Monday 23 January 2017

Theories of Surplus Value, Part I, Chapter 3 - Part 12

Having pointed out the difference between his view and the apologist view, Smith says,

““In this state of things the whole produce of labour does not always belong to the labourer. He must in most cases share it with the owner of the stock which employs him. Neither is the quantity of labour commonly employed in acquiring or producing any commodity, the only circumstance which can regulate the quantity which it ought commonly to purchase, command or exchange for. An additional quantity, it is evident, must be due for the profits of the stock which advanced the wages and furnished the materials of that labour” ([ibid., pp. 54–55], [Garnier] l.c., p. 99).” (p 81)

To which Marx responds,

“This is quite correct. Given capitalist production, materialised Labour—in the form of money or commodity—always purchases, besides the quantity of labour which it itself contains, an “additional quantity” of living labour “for the profits of the stock”; which however in other words means nothing but that it appropriates for nothing, appropriates without paying for it, a part of the living labour.” (p 81)

Smith is ahead of Ricardo, in that he recognises that it is with capitalism that a changed relation exists, in that it is no longer a question of individual commodity producers exchanging the product of their labour. But, Marx says, Smith is behind Ricardo, who continues to argue that commodities exchange at values determined by the labour-time required for their production. Smith is behind Ricardo in this respect, because, although his own analysis had refuted the idea, he cannot get away from the idea that with the advent of wage labour and capital, commodities do not exchange at their value, because labour no longer obtains an equivalent for the value it creates, or, put another way, commodities now command a greater quantity of labour than is required for their own production. This dilemma confronts Smith because he does not distinguish between labour as the essence of value, and labour-power, the commodity sold by workers.
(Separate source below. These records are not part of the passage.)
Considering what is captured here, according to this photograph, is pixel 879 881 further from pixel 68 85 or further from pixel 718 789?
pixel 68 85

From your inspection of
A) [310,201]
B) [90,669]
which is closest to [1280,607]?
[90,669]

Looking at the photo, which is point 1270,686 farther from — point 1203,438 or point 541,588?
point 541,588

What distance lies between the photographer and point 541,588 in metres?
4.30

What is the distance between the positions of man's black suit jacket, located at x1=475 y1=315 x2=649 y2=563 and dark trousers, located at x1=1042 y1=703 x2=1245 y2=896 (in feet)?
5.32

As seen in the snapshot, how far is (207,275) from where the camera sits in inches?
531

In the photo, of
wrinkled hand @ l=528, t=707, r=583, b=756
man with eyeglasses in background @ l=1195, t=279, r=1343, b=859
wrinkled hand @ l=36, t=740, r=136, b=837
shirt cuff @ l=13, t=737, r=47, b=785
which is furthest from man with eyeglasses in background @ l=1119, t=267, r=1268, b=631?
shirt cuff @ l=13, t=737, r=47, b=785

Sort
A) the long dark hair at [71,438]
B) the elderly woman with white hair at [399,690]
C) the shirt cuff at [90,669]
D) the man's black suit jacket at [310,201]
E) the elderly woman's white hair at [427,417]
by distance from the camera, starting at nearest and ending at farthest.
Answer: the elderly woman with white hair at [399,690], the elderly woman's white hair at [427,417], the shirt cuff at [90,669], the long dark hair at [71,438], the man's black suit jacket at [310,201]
Smith has, therefore, shown that the worker produces one quantity of new value, but receives a smaller quantity of value in the form of wages. The difference, the surplus value, in this exchange between capital and wage labour, then takes the form of profit. Its justification, for Smith, is that capital supplies, and thereby risks the capital supplied, in the forms of means of production, and the means of consumption, supplied to workers as wages.